= WHAT IS BEING ASKED =
Arrange every line of the records below as a JSON list of strings, one string per line, with blank lines omitted and the pictures left out.

= EXTRACTED MATERIAL =
◇ ◇ ◇ ◇
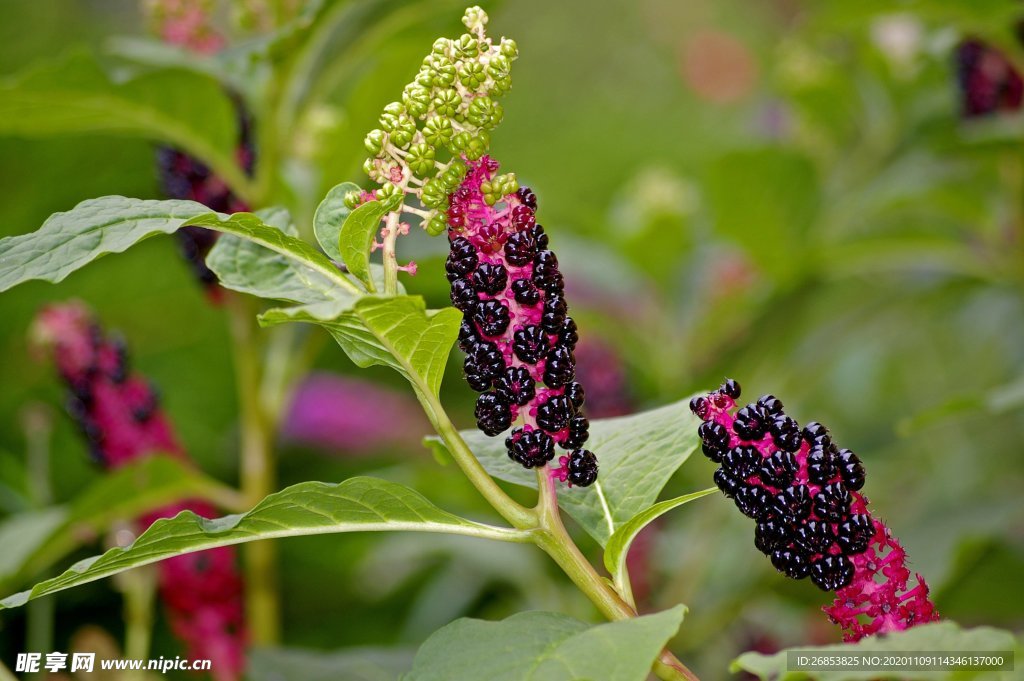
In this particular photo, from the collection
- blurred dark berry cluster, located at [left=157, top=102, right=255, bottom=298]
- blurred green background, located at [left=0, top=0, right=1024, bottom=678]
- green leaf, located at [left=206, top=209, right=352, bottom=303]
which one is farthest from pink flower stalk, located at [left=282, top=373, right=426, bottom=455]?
green leaf, located at [left=206, top=209, right=352, bottom=303]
◇ ◇ ◇ ◇
= TASK SOLUTION =
[
  "In this particular photo, from the collection",
  "- blurred dark berry cluster, located at [left=157, top=102, right=255, bottom=298]",
  "- blurred green background, located at [left=0, top=0, right=1024, bottom=678]",
  "- green leaf, located at [left=206, top=209, right=352, bottom=303]",
  "which one is farthest from pink flower stalk, located at [left=282, top=373, right=426, bottom=455]?",
  "green leaf, located at [left=206, top=209, right=352, bottom=303]"
]